Nous demandons que soient mis en œuvre des aides conséquentes, permanentes et systématiques à la protection des troupeaux :

  • La mise en place de formations (formations initiales et formations professionnelles) sur la gestion de situation d’attaques, sur la présence de chiens de protection, sur la connaissance des prédateurs (biologie et éthologie).
  • La mise en œuvre de modules d’enseignement dans les lycées agricoles et les écoles de bergers.
  • La continuité et le renforcement des aides financières pour l’embauche et la rémunération de bergers.
  • La continuité et le renforcement des aides financières pour l’achat de clôtures et la rénovation des cabanes pastorales.
  • La continuité et le renforcement des aides financières pour l’achat et l’entretien de chien de protection.

Nous demandons :

  • Que l’OFB (Office Français de la Biodiversité) communique régulièrement sur la présence des prédateurs (suspectée, probable ou certaine) pour anticiper les probables futurs territoires d’implantation.
  • Que ces données soit centralisées en préfecture et rendues publiques auprès des paysans éleveurs (obligation de moyen).
  • Que des diagnostics de vulnérabilité soient réalisés gratuitement chez les éleveurs qui le réclament et obligatoirement après une première attaque.
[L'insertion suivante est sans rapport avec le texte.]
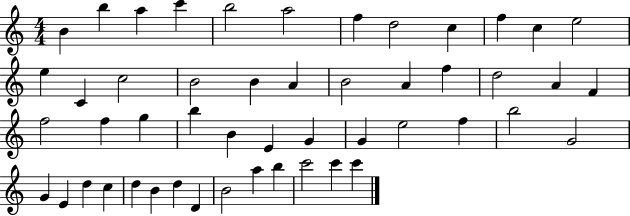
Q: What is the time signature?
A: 4/4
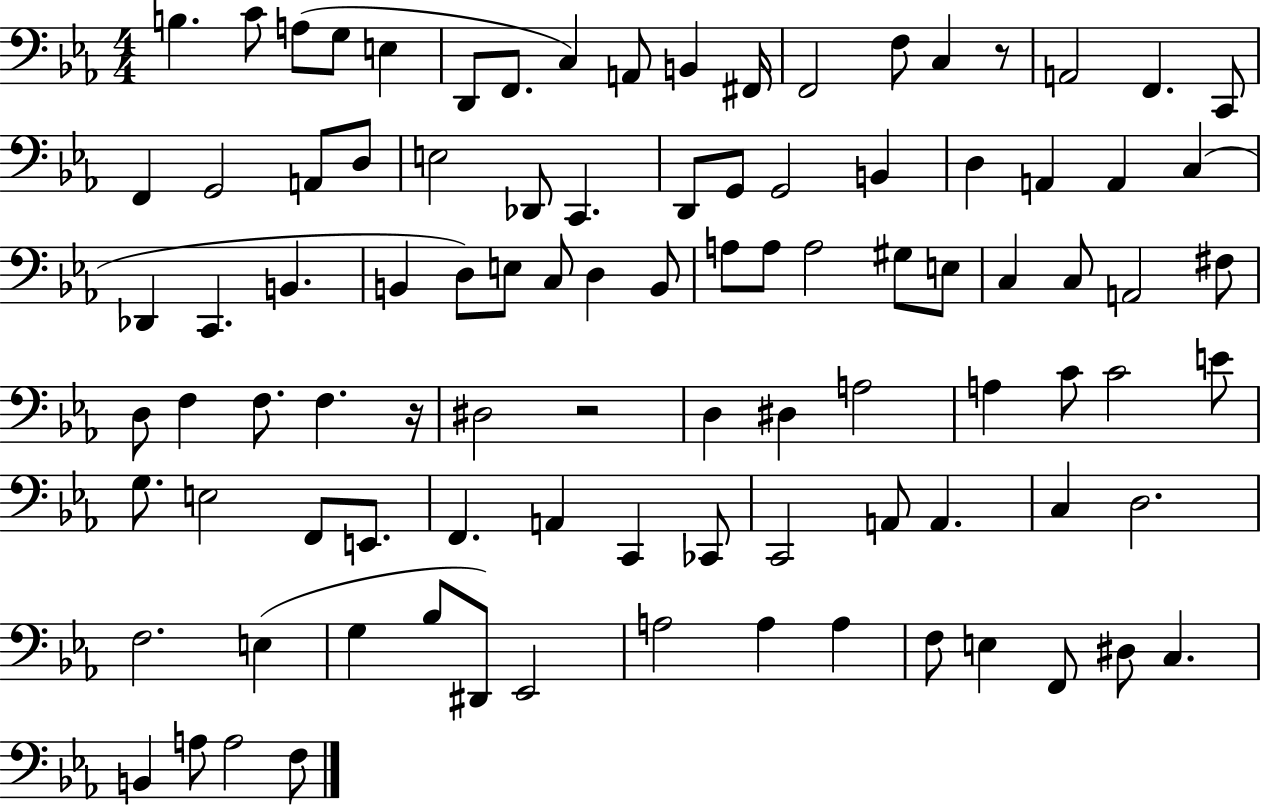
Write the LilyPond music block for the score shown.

{
  \clef bass
  \numericTimeSignature
  \time 4/4
  \key ees \major
  b4. c'8 a8( g8 e4 | d,8 f,8. c4) a,8 b,4 fis,16 | f,2 f8 c4 r8 | a,2 f,4. c,8 | \break f,4 g,2 a,8 d8 | e2 des,8 c,4. | d,8 g,8 g,2 b,4 | d4 a,4 a,4 c4( | \break des,4 c,4. b,4. | b,4 d8) e8 c8 d4 b,8 | a8 a8 a2 gis8 e8 | c4 c8 a,2 fis8 | \break d8 f4 f8. f4. r16 | dis2 r2 | d4 dis4 a2 | a4 c'8 c'2 e'8 | \break g8. e2 f,8 e,8. | f,4. a,4 c,4 ces,8 | c,2 a,8 a,4. | c4 d2. | \break f2. e4( | g4 bes8 dis,8) ees,2 | a2 a4 a4 | f8 e4 f,8 dis8 c4. | \break b,4 a8 a2 f8 | \bar "|."
}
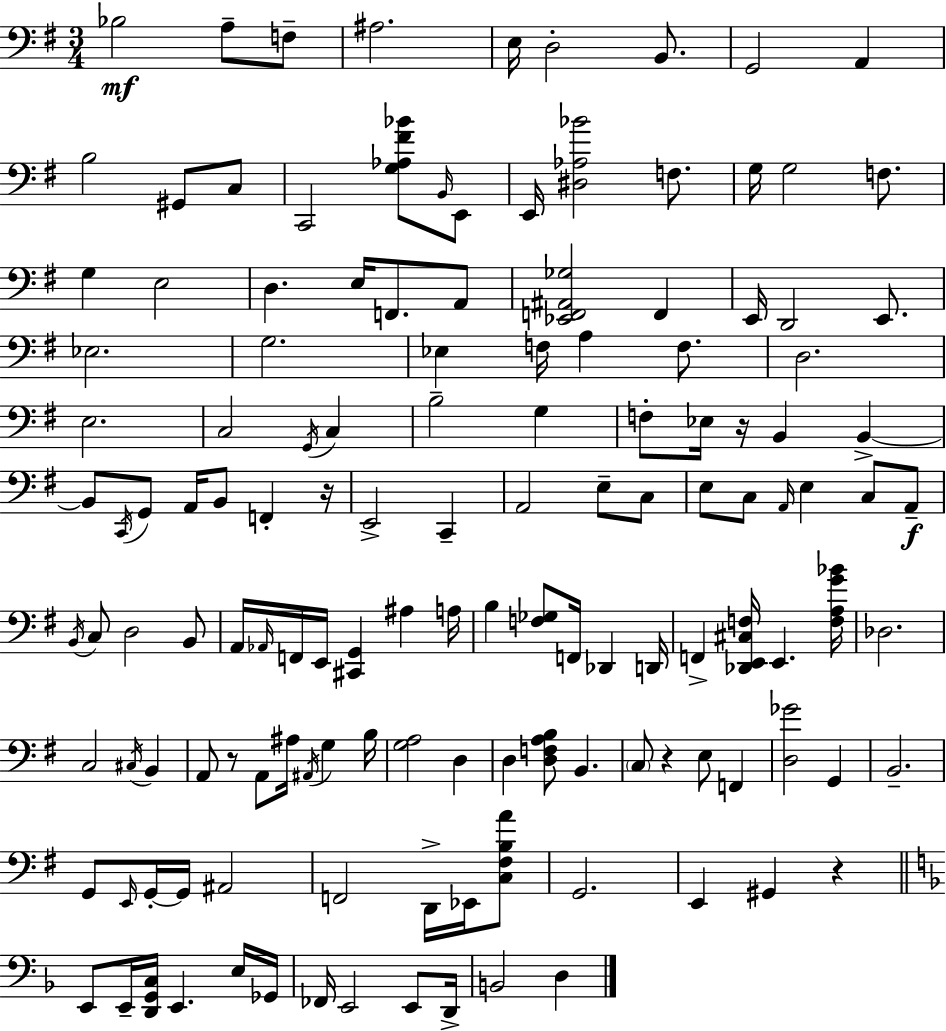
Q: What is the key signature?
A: E minor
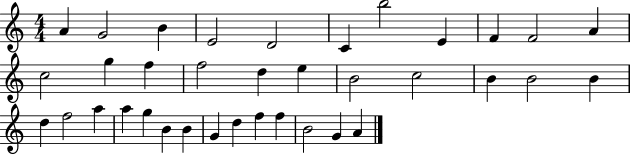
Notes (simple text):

A4/q G4/h B4/q E4/h D4/h C4/q B5/h E4/q F4/q F4/h A4/q C5/h G5/q F5/q F5/h D5/q E5/q B4/h C5/h B4/q B4/h B4/q D5/q F5/h A5/q A5/q G5/q B4/q B4/q G4/q D5/q F5/q F5/q B4/h G4/q A4/q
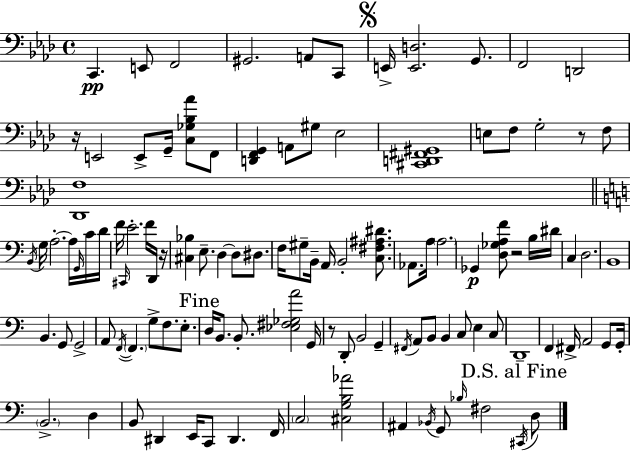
X:1
T:Untitled
M:4/4
L:1/4
K:Ab
C,, E,,/2 F,,2 ^G,,2 A,,/2 C,,/2 E,,/4 [E,,D,]2 G,,/2 F,,2 D,,2 z/4 E,,2 E,,/2 G,,/4 [C,_G,_B,_A]/2 F,,/2 [D,,F,,G,,] A,,/2 ^G,/2 _E,2 [^C,,D,,^F,,^G,,]4 E,/2 F,/2 G,2 z/2 F,/2 [_D,,F,]4 B,,/4 G,/4 A,2 A,/4 G,,/4 C/4 D/4 F/4 ^C,,/4 E2 F/4 D,,/4 z/4 [^C,_B,] E,/2 D, D,/2 ^D,/2 F,/4 ^G,/2 B,,/4 A,,/4 B,,2 [C,^F,^A,^D]/2 _A,,/2 A,/4 A,2 _G,, [D,_G,A,F]/2 z2 B,/4 ^D/4 C, D,2 B,,4 B,, G,,/2 G,,2 A,,/2 F,,/4 F,, G,/2 F,/2 E,/2 D,/4 B,,/2 B,,/2 [_E,^F,_G,A]2 G,,/4 z/2 D,,/2 B,,2 G,, ^F,,/4 A,,/2 B,,/2 B,, C,/2 E, C,/2 D,,4 F,, ^F,,/4 A,,2 G,,/2 G,,/4 B,,2 D, B,,/2 ^D,, E,,/4 C,,/2 ^D,, F,,/4 C,2 [^C,G,B,_A]2 ^A,, _B,,/4 G,,/2 _B,/4 ^F,2 ^C,,/4 D,/2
Un agent de l’Etat (OFB), un naturaliste indépendant et un paysan mandaté par les organisations professionnelles doivent composer le comité d’experts réalisant ces diagnostics.
  • Que les compensations versées après attaque soient conditionnées à la mise en place des préconisations du diagnostic dès la saison suivante, avec une limitation des dérogations. Le non-respect des préconisations suspend les compensations (obligation de moyen).
  • Que des moyens d’accompagnement aux changements de pratiques et d’organisations soient déployés : formations (notamment au sein des CFPPA), informations, échanges de bonnes pratiques, rencontres, expérimentations, plans de communication.
  • Que dans toutes les zones d’agropastoralisme des actions de communications soient entreprises auprès des autres usagers (touristes, sportifs, habitants, élus) afin de les informer sur les conduites à tenir auprès des troupeaux et en présence des chiens de défense.
  • La suppression des tirs de prélèvements : les dynamiques des populations des grands prédateurs ne permettent pas des prélèvements sans raisons risquant de nuire à la survie de chaque espèce.
  • L’abandon des quotas de tirs annuels (110 loups en 2021) au bénéfice d’un plafond afin de ne pas nuire à l’évolution naturelle des dynamiques de populations des loups.
  • Que les tirs de défense ne mettent pas en danger la survie des populations de prédateurs, que ces tirs soient effectués exclusivement sur des animaux en situation de prédation, en cas d’échec des tirs destinés à les faire fuir et hors des zones de protection[1].
  • Qu’ils soient exercés en dernier recours et à titre exceptionnel.
  • L’expérimentation de nouvelles mesures de protection, telles que :
    • L’utilisation de capture de loup afin de les équiper de colliers géo-localisables
    • La création de brigades mobiles d’aide-bergers pouvant soulager les bergers et éleveurs dans les jours suivants une attaque.
  • Un contrôle plus strict et des sanctions exemplaires des actes de braconnage (loup, ours et lynx sont régulièrement visés), mettant fin à l’omerta qui règne actuellement dans certains territoires.
  • Que des obligations de moyens et de résultats sur le suivi des populations des grands prédateurs et les moyens de protection des troupeaux soient clairement définis et rendus public.
  • Que des études scientifiques soient menées sur la cohabitation entre élevage et grands prédateurs selon les différents contextes territoriaux et sur l’impact des mesures en cours.
  • Le maintien des statuts de protection nationaux et internationaux en l’état actuel des dynamiques de population du Loup, du Lynx et de l’Ours
  • L’intégration du Chacal doré dans parmi les espèces protégées (Europe et France)

Pour : 96 ; blancs : 4 ; nppv :1


[1] Parcs nationaux, réserves naturelles, réserves biologiques intégrales.